::: Given records :::

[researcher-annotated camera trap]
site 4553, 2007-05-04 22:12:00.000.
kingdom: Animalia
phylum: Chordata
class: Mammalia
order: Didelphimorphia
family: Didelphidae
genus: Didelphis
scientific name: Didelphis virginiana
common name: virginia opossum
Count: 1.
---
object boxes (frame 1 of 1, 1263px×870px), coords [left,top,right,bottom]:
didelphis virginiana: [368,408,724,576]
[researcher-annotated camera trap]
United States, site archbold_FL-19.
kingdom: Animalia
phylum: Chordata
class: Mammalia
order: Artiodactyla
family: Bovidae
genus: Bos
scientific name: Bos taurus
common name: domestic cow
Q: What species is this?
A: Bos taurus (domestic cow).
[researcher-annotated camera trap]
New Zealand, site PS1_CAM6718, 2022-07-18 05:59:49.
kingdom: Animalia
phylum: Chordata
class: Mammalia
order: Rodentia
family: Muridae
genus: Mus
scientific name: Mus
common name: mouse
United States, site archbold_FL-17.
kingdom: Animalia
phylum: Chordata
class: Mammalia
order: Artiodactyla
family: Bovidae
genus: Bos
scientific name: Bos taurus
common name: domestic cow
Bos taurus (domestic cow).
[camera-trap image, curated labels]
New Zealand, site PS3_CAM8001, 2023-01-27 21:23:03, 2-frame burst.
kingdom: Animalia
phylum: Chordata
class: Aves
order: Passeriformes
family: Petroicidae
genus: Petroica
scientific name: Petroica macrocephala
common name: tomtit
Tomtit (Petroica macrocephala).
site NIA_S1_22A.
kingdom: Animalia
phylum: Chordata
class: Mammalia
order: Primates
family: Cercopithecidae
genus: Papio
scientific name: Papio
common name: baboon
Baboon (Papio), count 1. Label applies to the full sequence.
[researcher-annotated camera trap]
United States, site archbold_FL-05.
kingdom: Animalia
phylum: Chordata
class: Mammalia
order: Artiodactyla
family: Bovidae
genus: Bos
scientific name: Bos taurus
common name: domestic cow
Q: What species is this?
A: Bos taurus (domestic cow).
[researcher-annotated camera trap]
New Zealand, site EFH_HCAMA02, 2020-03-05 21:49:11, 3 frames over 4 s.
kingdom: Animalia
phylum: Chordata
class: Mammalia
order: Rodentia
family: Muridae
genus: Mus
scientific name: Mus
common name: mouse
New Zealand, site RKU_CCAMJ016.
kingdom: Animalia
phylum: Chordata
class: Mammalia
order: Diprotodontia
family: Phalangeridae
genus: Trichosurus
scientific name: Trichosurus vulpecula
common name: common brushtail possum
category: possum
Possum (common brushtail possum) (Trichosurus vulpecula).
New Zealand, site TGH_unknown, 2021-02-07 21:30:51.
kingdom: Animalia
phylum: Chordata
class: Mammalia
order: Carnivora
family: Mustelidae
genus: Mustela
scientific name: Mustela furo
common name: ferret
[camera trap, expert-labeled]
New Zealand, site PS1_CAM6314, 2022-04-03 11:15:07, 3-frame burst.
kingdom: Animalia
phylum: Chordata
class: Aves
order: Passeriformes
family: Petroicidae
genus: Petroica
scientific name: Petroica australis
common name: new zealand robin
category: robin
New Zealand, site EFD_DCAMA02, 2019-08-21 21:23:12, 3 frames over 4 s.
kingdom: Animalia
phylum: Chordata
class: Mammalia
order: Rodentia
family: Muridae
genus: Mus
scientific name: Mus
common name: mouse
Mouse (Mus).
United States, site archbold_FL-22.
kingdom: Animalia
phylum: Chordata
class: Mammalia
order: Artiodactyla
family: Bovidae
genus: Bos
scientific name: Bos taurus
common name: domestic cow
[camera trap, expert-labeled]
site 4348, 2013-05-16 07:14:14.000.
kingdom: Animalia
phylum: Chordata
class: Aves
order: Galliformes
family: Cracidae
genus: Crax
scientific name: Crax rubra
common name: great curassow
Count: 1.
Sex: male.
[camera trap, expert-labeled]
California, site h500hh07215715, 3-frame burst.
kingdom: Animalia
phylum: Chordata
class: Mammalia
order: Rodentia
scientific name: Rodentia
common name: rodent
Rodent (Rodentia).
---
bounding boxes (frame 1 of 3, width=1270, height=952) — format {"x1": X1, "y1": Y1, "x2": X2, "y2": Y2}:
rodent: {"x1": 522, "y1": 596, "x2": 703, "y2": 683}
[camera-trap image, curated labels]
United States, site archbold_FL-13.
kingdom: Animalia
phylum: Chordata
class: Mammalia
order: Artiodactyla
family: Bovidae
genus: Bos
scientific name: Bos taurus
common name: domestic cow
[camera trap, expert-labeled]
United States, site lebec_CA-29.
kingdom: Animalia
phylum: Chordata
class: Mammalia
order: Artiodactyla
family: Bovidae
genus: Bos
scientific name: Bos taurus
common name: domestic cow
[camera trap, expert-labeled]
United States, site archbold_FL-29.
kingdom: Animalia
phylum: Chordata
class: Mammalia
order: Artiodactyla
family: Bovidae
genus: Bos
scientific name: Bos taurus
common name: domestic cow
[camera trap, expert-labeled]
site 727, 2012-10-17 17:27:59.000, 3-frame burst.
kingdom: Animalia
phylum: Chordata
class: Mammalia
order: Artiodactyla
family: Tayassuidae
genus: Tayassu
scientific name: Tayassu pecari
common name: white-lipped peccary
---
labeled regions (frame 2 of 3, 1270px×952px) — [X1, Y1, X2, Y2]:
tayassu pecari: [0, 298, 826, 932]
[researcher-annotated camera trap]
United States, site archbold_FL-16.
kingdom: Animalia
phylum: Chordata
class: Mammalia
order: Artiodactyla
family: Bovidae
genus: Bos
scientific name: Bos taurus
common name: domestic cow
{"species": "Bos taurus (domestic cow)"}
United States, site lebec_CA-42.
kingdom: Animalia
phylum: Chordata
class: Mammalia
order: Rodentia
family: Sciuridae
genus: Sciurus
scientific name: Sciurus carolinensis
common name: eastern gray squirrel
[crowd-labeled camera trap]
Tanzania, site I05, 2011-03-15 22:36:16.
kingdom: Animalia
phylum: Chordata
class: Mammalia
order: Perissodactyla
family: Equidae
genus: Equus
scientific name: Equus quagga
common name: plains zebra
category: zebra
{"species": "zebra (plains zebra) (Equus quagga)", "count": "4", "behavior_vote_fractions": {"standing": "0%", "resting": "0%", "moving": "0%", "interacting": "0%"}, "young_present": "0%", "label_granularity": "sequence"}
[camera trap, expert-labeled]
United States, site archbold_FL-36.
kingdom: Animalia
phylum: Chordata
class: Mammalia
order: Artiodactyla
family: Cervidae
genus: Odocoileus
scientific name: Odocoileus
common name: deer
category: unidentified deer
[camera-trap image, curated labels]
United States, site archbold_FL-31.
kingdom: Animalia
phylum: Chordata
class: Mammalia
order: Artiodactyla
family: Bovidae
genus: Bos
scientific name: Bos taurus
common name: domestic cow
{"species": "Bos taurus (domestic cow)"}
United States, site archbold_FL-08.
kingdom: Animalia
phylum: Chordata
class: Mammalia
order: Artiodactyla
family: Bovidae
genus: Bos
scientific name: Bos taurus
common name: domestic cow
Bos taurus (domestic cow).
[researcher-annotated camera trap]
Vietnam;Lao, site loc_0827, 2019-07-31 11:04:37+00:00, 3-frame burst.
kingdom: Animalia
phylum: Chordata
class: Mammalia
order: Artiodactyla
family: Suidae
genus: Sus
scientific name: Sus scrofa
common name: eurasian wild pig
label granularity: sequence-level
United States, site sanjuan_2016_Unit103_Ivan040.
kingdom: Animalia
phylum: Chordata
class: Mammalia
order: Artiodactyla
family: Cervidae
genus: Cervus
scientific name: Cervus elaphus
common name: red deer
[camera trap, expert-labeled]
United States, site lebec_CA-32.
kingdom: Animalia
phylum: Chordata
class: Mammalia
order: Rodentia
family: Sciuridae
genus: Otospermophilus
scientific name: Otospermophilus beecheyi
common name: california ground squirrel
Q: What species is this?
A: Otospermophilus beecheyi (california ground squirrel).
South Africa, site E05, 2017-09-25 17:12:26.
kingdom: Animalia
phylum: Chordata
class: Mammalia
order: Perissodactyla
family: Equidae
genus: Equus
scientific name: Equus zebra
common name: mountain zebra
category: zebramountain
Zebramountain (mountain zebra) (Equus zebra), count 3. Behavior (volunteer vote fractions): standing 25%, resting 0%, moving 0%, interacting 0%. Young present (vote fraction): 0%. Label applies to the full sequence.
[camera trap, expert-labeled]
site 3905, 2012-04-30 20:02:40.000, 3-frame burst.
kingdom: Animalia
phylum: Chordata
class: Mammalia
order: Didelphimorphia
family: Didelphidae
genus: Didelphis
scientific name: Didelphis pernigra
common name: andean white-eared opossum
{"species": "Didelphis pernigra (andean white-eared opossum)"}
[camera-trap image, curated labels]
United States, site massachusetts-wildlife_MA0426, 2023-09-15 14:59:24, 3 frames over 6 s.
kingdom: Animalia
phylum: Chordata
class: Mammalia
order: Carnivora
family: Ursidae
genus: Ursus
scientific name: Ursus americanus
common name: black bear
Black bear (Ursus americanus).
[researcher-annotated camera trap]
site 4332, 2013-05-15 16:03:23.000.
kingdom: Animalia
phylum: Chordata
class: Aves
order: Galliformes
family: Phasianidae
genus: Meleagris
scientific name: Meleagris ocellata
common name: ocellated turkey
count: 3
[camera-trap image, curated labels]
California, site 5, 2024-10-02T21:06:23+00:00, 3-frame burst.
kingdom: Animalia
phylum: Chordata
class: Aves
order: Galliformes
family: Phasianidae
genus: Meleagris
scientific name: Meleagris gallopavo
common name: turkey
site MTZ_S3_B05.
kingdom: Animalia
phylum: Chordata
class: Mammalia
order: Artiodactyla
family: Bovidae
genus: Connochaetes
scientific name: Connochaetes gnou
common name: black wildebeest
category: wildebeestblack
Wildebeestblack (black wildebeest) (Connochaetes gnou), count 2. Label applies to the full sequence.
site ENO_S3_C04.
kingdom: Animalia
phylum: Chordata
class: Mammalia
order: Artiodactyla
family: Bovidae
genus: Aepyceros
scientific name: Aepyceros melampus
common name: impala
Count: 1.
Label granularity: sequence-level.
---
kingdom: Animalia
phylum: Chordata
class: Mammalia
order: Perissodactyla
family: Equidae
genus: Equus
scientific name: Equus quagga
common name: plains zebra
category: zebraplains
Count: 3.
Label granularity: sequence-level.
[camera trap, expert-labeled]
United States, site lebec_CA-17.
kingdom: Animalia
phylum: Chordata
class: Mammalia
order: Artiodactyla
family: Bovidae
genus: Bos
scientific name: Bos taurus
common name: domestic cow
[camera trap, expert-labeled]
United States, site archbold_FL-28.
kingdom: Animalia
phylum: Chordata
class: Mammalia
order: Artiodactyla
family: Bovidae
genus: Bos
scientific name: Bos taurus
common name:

:::

### Task details
Copy the records above exactly, beginning at the line that contains "Vietnam;Lao, site loc_0827, 2019-07-31" and stopping after the line that contains "scientific name: Equus zebra".

### Answer to this problem
Vietnam;Lao, site loc_0827, 2019-07-31 11:04:37+00:00, 3-frame burst.
kingdom: Animalia
phylum: Chordata
class: Mammalia
order: Artiodactyla
family: Suidae
genus: Sus
scientific name: Sus scrofa
common name: eurasian wild pig
label granularity: sequence-level
United States, site sanjuan_2016_Unit103_Ivan040.
kingdom: Animalia
phylum: Chordata
class: Mammalia
order: Artiodactyla
family: Cervidae
genus: Cervus
scientific name: Cervus elaphus
common name: red deer
[camera trap, expert-labeled]
United States, site lebec_CA-32.
kingdom: Animalia
phylum: Chordata
class: Mammalia
order: Rodentia
family: Sciuridae
genus: Otospermophilus
scientific name: Otospermophilus beecheyi
common name: california ground squirrel
Q: What species is this?
A: Otospermophilus beecheyi (california ground squirrel).
South Africa, site E05, 2017-09-25 17:12:26.
kingdom: Animalia
phylum: Chordata
class: Mammalia
order: Perissodactyla
family: Equidae
genus: Equus
scientific name: Equus zebra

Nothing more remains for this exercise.